霍加還在挑釁:“警官你這么激動干什么?那些孩子又不是我偷的,要不是我給他們找了新家,他們早死了。”
“我是好人。再說了,有的孩子根本就不是跑丟的,是被自己親生父母給賣了換錢的。”
季瑜猛地捶了一下桌子,眼神凌厲,恨不得這拳是打在霍加的身上。
“你說話注意點,這些都會記在筆錄上。”
他起身出去,準(zhǔn)備把薩迪克叫來畫像。既然不知道彼此的名字,那長相總該是見過的吧。
薩迪克之前和季瑜在一個派出所工作,因為畫像水平很高,比他更早調(diào)到市局刑偵科工作。
在薩迪克的筆下,一個中年女人的樣貌漸漸清晰,長卷發(fā),丹鳳眼,高顴骨。
據(jù)霍加所說,“紅姐”每次見面都打扮得很時髦,經(jīng)常涂著大紅唇,踩著高跟鞋。
“貨”都是他們先談好價格之后,再讓他自己去指定的地點取。
薩迪克快速畫好之后,舉到霍加面前:“是這個人嗎?”
“是她。”霍加點頭,“手藝不錯嘛兄弟。”
薩迪克一臉冷漠,把畫紙扔給季瑜,轉(zhuǎn)身就走:“我下班了。”
季瑜手忙腳亂地接住,在薩迪克手都搭上門把手的那一刻又喊住了他。
“等一下,來都來了,還有一個人呢,一起畫完再走唄。”
薩迪克又退了回來,看了眼手表,“現(xiàn)在是五點零三分,加班費記得給我。”
他調(diào)到市局時唯一的要求就是不能加班,每天一到五點,準(zhǔn)時消失。
“看在你老婆做飯好吃的份上。”
季瑜唇角用力扯出一抹微笑:“我謝謝你還惦記我媳婦。”
他繼續(xù)盤問起了熱合曼農(nóng)藥中毒的事:“到底是誰指使的你?你也是下得去手,那可是你親爺爺。”
霍加也很納悶,他確實是接了這么一個活,準(zhǔn)確來說是兩個活。
但他還沒顧得上干呢,他阿爺自己就去飯館買飯回來,還偏偏就農(nóng)藥中毒了。
霍加辯解道:“我就算再沒有良心,也不可能害我阿爺啊。”
是他阿爺自己不愿意去醫(yī)院的,他只是剛好發(fā)現(xiàn)了碗上印著的飯館名字,順?biāo)浦郏サ昀雉[了一場而已。
季瑜質(zhì)問:“去衛(wèi)生局舉報也是順手嗎?”
“做戲當(dāng)然要做全套了,”霍加一副破罐破摔的模樣,“那人交代了,要把你老婆的店給搞黃,還要把一個服裝店也給搞黃。
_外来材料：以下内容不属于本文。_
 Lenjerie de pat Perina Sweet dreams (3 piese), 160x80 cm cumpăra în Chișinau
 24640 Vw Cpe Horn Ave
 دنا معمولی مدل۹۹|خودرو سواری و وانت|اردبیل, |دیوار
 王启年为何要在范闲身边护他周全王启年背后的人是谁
”
“你說這飯店我還有法子,人家一個賣衣服的,還是賣女裝的,我能鬧啥?嫌衣服太小給我勒得慌嗎?”
“女裝店?”季瑜越聽越覺得不對勁,“叫什么名字?”
霍加:“好像是叫什么無二,一個很奇怪的名字。”
季瑜莫名覺得這個名字有幾分熟悉,好像之前在哪里聽過。
“找你的人叫什么?”
“我已經(jīng)和你們說過了啊。”
“什么時候說的?”
霍加:“剛剛啊,像不都畫完了嗎?”
季瑜還在翻之前的筆錄,以為是自己記岔了,薩迪克已經(jīng)走了,這次是真能下班了。
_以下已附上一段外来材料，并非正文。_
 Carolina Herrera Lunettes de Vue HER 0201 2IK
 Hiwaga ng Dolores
季瑜重新拿起剛才放在桌上的畫像,仔細(xì)端詳起了“紅姐”的長相。
有意思,原本兩件毫不相干的事情,竟然被同一個人串了起來。
季瑜:“紅姐來找你的時候,有說過她和這兩家店的老板有什么矛盾嗎?”
霍加回憶了幾分鐘,確定地回答道:“沒有”。
“我們都是拿錢辦事的,哪管這些。”霍加說,“干我們這行的,知道得越多,死得就越快。”
見已經(jīng)從霍加這里問不出來什么了,季瑜和同事交代了一聲,讓他繼續(xù)問霍加這些年一共賣了多少個孩子,都賣到哪里去了。
他則驅(qū)車去了醫(yī)院,病房空無一人。
熱合曼不愿意在醫(yī)院待著,已經(jīng)一個人出院回家了。
季瑜在熱合曼的家中,追問出了農(nóng)藥的真相。
紅姐來的那天,他正好在家,偷聽到了他們的計劃。
紅姐不止讓霍加把兩家店搞黃,還說自己搞到了一批上好的“貨”,有小孩還有年輕女人,問霍加能吃下多少。
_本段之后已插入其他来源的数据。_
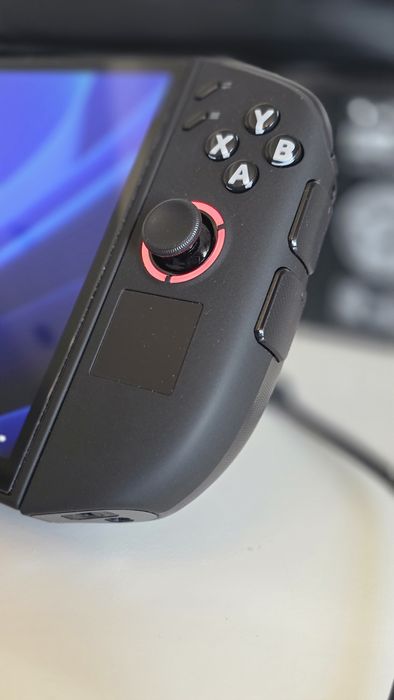 Lenovo Legion go 2 z2 extreme + stacja dokująca + klawiatura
熱合曼老淚縱橫,泣不成聲:“我知道我孫子不務(wù)正業(yè),可我萬萬沒想到,他干的竟然是這種害人的勾當(dāng)。”
“我對不起他父母,是我沒本事,沒教好他,才讓他走上了這條歪路啊。”
熱合曼跪在地上,“農(nóng)藥是我自己放的,跟霍加沒關(guān)系。”